Source extract:
A comment on the professor's blog directs readers to some new technology that hyperlinks photographs by content. The link is to a short talk at the TED conference. Suddenly, the world's photos -- professional and amateur alike -- come together to create a new fuller view of the world. Suddenly, the relationship between pro and am is not one of superiority and inferiority, but of collaboration. Watch for the composite of Notre Dame cathedral about 2/3rds in.

Saturday, September 22, 2007

McClatchy's Howard Weaver on home turf

This Alaska panel on media gave me a flashback to Stanford in May, when McClatchy's Gary Pruit joined NYTimes Bill Keller and Harry Chandler, a former owner of the LA Times, and a young woman VP from Google, on a stage to discuss how the newspaper business was going to survive.

This time, McClatchy's Weaver, who was in the Stanford audience with other McClatchy-ites, was solo in his hometown of Anchorage, talking about the situation in which newspapers find themselves. He was joined by a local TV anchor, a radio producer, and a young woman who works in marketing for Clear Channel radio. Much like the woman from Google in May, other panelists looked at Clear Channel's Corinna Delgado as a spokesperson for anyone classified as young.

Weaver, known for inspiring news staffs, inspired his audience to consider the opportunity presented by the "phase transition" (think liquid boiling into steam) that the news business is undergoing. He talked about the opportunity, the scary but amazing opportunity, this era presents to news editors who make the right choices and help readers by sorting, routing, personalizing and adding value to information. He labeled the new morning newspaper as a "printed summary and orientation to the day" for the already news-saturated reader.

He encourages media participants not to buy into conventional wisdom that print is dead. Though a declining audience, it is still the largest. Half of all adults read a newspaper yesterday, he says. But he's also platform agnostic, subscribing to a point Delgado made -- deliver news when and how the consumer wants it.

What is asked:
1/ Answer these questions about the blog excerpt above.
(a) In what city did Weaver speak on the Alaska panel?
(b) What did Weaver call the new morning newspaper?
(c) According to Weaver, what share of adults read a newspaper yesterday?
2/ Reproduce the blog excerpt above word for word. Begin at the words "This Alaska panel" and stop after "classified as young.".

Given entries:
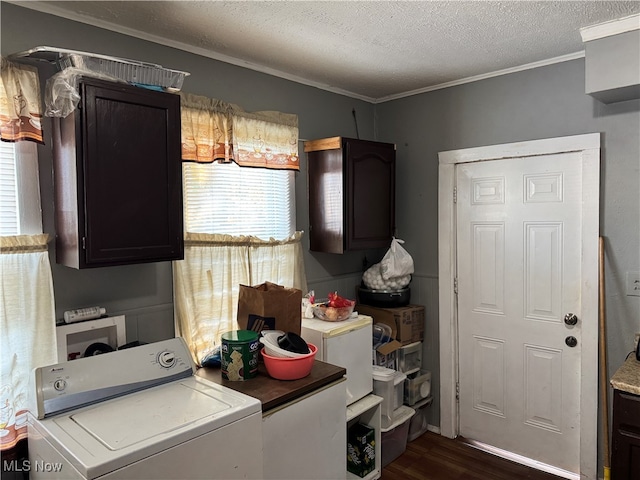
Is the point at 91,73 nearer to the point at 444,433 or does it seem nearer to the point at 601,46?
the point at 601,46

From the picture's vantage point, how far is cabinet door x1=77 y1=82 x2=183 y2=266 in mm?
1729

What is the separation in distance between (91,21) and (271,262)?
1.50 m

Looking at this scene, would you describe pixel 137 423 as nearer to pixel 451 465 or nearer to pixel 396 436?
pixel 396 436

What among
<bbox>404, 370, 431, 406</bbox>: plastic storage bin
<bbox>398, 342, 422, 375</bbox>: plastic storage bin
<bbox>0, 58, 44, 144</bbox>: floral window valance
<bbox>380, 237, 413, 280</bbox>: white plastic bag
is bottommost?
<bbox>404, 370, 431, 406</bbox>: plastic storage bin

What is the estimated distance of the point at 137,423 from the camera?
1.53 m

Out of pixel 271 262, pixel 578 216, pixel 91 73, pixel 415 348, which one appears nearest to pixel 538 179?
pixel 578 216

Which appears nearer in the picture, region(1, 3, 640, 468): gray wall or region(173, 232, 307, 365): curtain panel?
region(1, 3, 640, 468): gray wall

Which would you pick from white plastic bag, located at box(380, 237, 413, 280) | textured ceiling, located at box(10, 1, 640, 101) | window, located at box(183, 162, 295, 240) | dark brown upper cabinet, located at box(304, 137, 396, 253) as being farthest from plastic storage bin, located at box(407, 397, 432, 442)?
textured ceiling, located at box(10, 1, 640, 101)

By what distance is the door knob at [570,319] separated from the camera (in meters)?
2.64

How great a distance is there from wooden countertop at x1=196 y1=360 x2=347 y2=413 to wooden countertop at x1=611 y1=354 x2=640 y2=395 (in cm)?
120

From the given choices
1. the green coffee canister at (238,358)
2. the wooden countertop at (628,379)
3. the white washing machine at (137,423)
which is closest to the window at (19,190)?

--

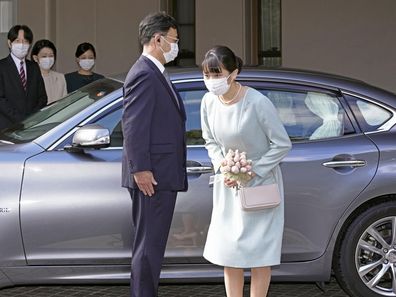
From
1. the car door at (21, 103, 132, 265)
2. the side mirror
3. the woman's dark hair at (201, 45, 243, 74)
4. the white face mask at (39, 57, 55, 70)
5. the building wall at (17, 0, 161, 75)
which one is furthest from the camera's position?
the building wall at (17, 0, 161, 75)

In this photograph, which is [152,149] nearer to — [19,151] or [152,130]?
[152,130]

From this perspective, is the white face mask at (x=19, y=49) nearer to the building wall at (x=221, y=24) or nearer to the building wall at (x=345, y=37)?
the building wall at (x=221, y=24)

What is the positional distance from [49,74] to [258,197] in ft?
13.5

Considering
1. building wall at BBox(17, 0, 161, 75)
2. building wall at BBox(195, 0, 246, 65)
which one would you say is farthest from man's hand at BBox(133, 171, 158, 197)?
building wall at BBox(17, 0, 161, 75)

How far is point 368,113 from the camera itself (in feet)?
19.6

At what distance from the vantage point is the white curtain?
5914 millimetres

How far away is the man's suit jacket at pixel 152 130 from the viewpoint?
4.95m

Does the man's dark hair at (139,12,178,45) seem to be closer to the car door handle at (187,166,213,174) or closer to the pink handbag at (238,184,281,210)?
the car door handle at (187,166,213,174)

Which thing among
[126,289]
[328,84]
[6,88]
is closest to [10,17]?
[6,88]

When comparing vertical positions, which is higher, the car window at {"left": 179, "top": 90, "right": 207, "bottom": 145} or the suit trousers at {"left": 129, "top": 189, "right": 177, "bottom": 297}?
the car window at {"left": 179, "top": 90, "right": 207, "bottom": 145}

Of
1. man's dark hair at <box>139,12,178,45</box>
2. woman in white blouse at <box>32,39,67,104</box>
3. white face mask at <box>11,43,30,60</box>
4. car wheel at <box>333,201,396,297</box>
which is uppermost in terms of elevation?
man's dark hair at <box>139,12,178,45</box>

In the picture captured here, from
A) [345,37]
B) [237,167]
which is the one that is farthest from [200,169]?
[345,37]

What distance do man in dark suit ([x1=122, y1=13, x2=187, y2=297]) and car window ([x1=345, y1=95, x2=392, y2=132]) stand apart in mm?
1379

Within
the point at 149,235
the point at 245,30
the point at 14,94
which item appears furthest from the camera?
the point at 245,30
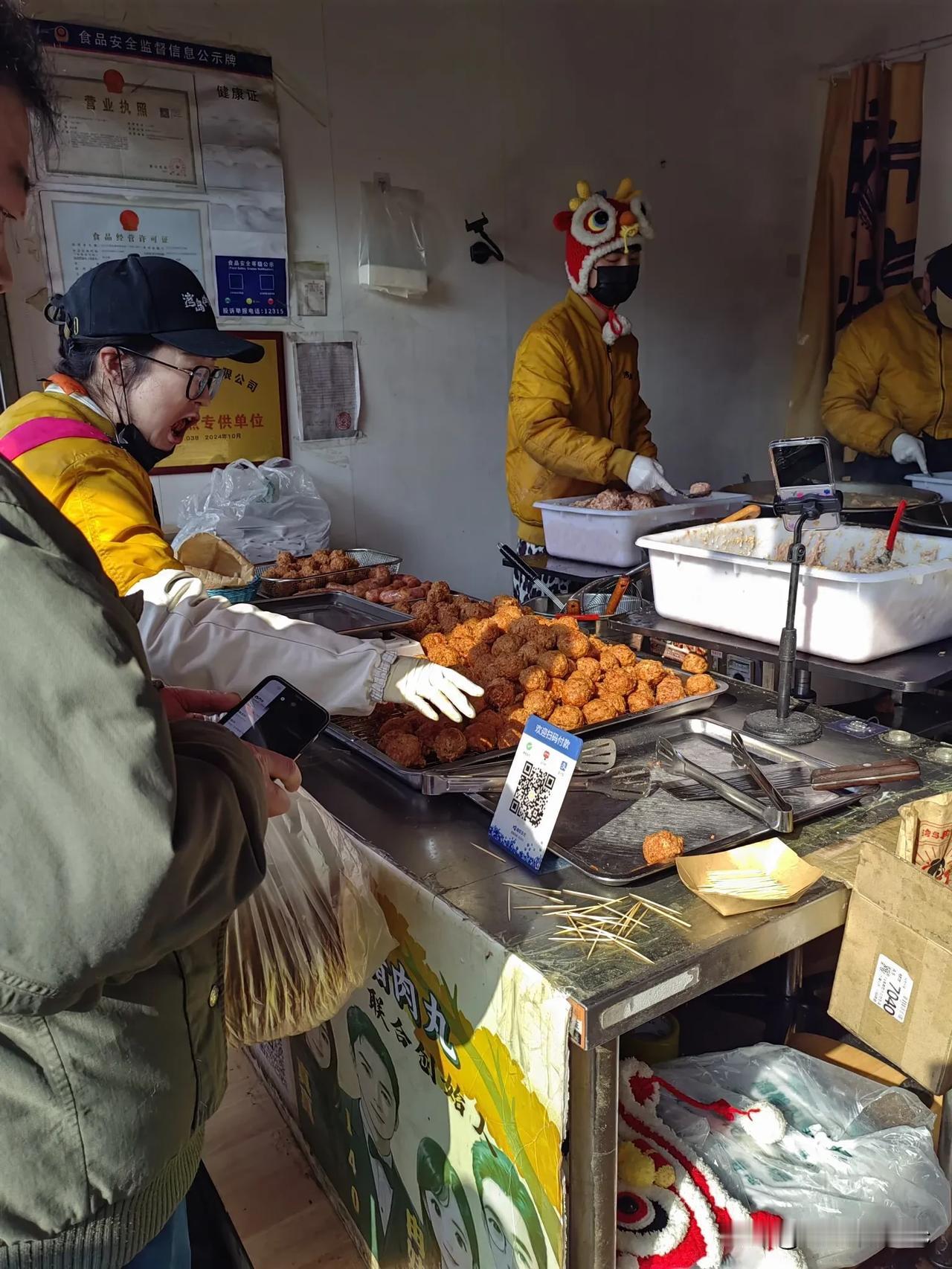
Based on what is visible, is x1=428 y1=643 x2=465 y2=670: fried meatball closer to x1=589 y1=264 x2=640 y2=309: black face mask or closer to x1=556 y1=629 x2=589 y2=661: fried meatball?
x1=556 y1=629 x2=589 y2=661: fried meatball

Solutions by task:
1/
(a) Anchorage
(b) A "printed summary and orientation to the day"
(c) Half

2/
This Alaska panel on media gave me a flashback to Stanford in May, when McClatchy's Gary Pruit joined NYTimes Bill Keller and Harry Chandler, a former owner of the LA Times, and a young woman VP from Google, on a stage to discuss how the newspaper business was going to survive.

This time, McClatchy's Weaver, who was in the Stanford audience with other McClatchy-ites, was solo in his hometown of Anchorage, talking about the situation in which newspapers find themselves. He was joined by a local TV anchor, a radio producer, and a young woman who works in marketing for Clear Channel radio. Much like the woman from Google in May, other panelists looked at Clear Channel's Corinna Delgado as a spokesperson for anyone classified as young.